Numerical simulations using 4D-extended cardiac-torso (XCAT) digital phantom and in vivo study with volunteer and patient scans on a 3.0 T MRI scanner were performed to validate the proposed approach. An IR-FISP sequence with the following parameters was used in the experiments: spiral out trajectory; variation of flip angle from 0o to 70 o; variation of TR from 11.7 to 14.3 ms; TE = 1.77 ms; total number of frames = 2000; scanning duration = 26 s. The T1 and T2 maps reconstructed by the proposed and conventional methods (filtered back-projection, BP) were quantitatively analyzed by intensity-based metrics, including mean absolute percentage error (MAPE), structural similarity index measure (SSIM), and peak signal-to-noise ratio (PSNR).

Results

XCAT simulation:
Fig. 2 and 3 show the eight-phases T1 and T2 maps reconstructed by the proposed method and the conventional filtered BP method for the XCAT phantom in the sagittal view with regular breathing pattern. Quantitative results are summarized in Table 1. In brief, the proposed approach achieved the overall MAPE of 7.58% ± 1.46% and 12.5% ± 2.96% (11.90% ± 1.23% and 30.30% ± 6.87%) for the T1 and T2 maps, respectively, in the sagittal view (coronal view) with regular breathing pattern. In contrast, the overall MAPE of T1 and T2 maps generated by the conventional approach were 20.9% ± 10.8% and 28.0% ± 7.96% (35.2% ± 16.9% and 61.8% ± 15.2%), respectively.
In vivo study:
The reconstructed T1 and T2 maps for a representative volunteer using proposed method and filtered BP are presented in Fig. 4. The predicted mean T1 and T2 of liver by the proposed approach were 802ms ± 21.2ms and 66.9ms ± 16.0ms, respectively.

Discussion

Data sufficiency and dictionary sensitivity play an important role in the accuracies of dictionary matching in 4D-MRF, in which data is truncated during phase sorting process. Previous studies suggested that a total number of 500-600 time points yields an optimal balance between parametric maps’ accuracies and scanning efficiency. ^5,6 Data with the temporal length less than 500 is very common in 4D-MRF after the phase sorting.
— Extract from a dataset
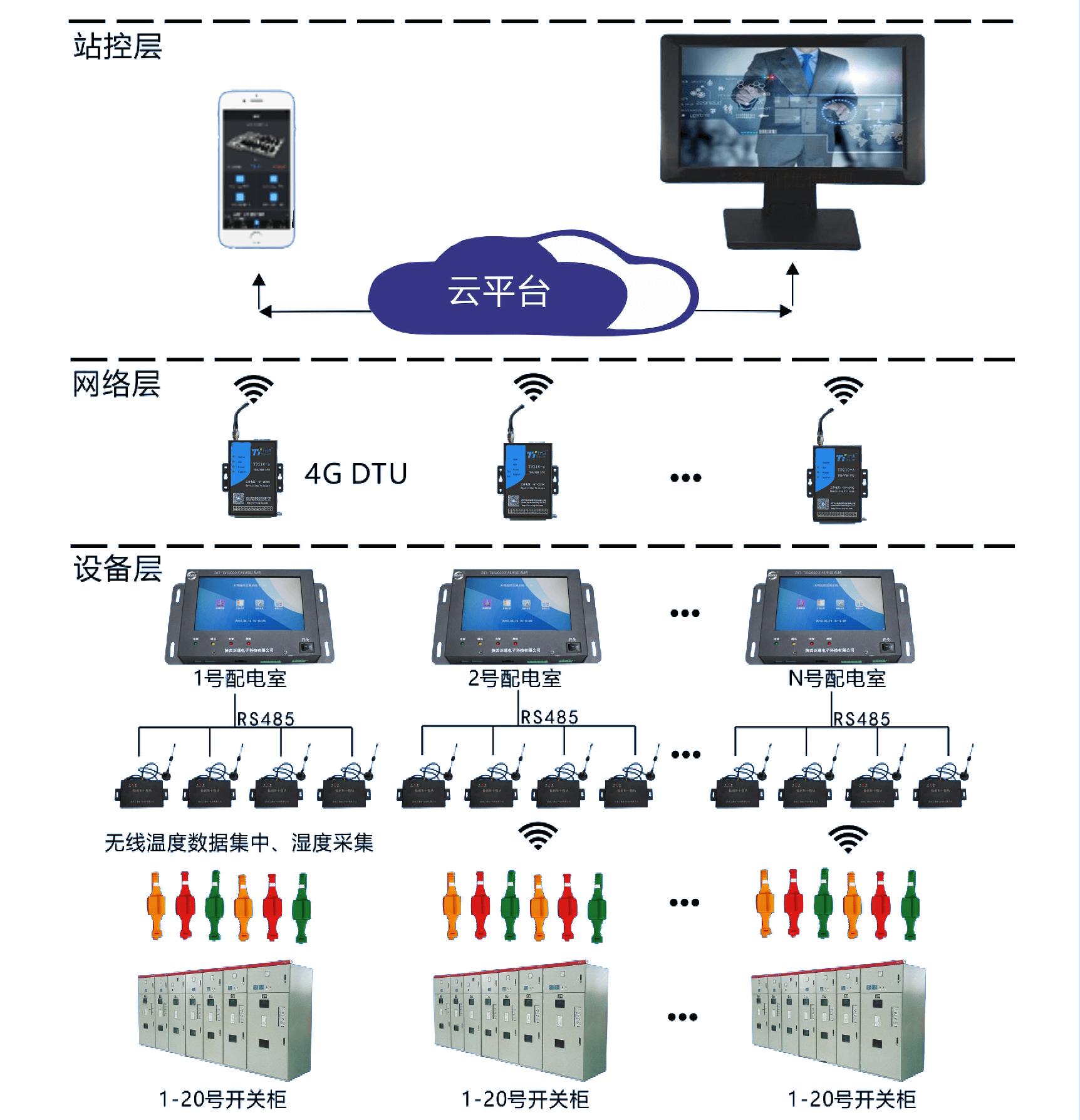 无线测温方案A系统:ZHT-TMS2000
Meanwhile, the frames with potent T1 and T2 sensitivities may be distributed unevenly over different phases after the phase sorting. The interplay of data insufficiency and low sensitivities in 4D-MRF may compromise the accuracies of the reconstructed multi-phase parametric maps. In this work, we have demonstrated a method to tailor the data arrangement of each phase to maximize the dictionary sensitivity to overcome the shortage of time points after phase sorting process.

Conclusion

Manipulation of T1 and T2 sensitivities by inter-phase frame sharing effectively enhanced the precision of multi-phase parametric maps in 4D-MRF.

Acknowledgements

This research was partly supported by research grants of General Research Fund (GRF 15102219), the University Grants Committee, Health and Medical Research Fund (HMRF 06173276), the Food and Health Bureau, Hong Kong Special Administrative Regions.